Martin Turk (born 21 August 2003) is a Slovenian professional footballer who plays for Italian  club Sampdoria, on loan from Parma, as a goalkeeper.

Club career 
Born in Koper, Turk played in the youth sectors of Jadran Dekani and Koper, before joining Italian side Parma in 2019, aged 15. He made his professional debut for the club on 22 February 2022, in a goalless Serie B draw against Pisa.

On 19 July 2022, Turk was loaned to Serie C side Reggiana. He made eight league appearances for Reggiana in the first half of the 2022–23 season. On 13 January 2023, Turk was re-called by Parma and subsequently loaned out to Serie A side Sampdoria for the rest of the season. He made his debut for the blucerchiati on 12 March in a 4–2 away loss against Juventus, becoming the first 2003-born goalkeeper to play in Serie A.

International career 
Turk played for various Slovenian national youth teams, such as the under-16, under-17 and under-21 teams. With the under-16 team, he was instrumental in keeping a clean sheet during a draw against Italy in 2019, saving a penalty from Sebastiano Esposito.

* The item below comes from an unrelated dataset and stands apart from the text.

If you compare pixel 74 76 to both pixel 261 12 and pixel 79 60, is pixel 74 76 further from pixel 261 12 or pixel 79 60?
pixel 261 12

He was first called to the Slovenian senior team in June 2021, for a friendly game against Gibraltar, just after he played his first game with the under-21s.

During the following months, he became a regular starter with the under-21s during the Euro 2023 qualifiers, playing games such as a 2–2 draw against England and a 3–0 win against Albania.

Personal life 
During his childhood, Turk practiced dance before switching to football permanently. He is fluent in Slovene and Italian.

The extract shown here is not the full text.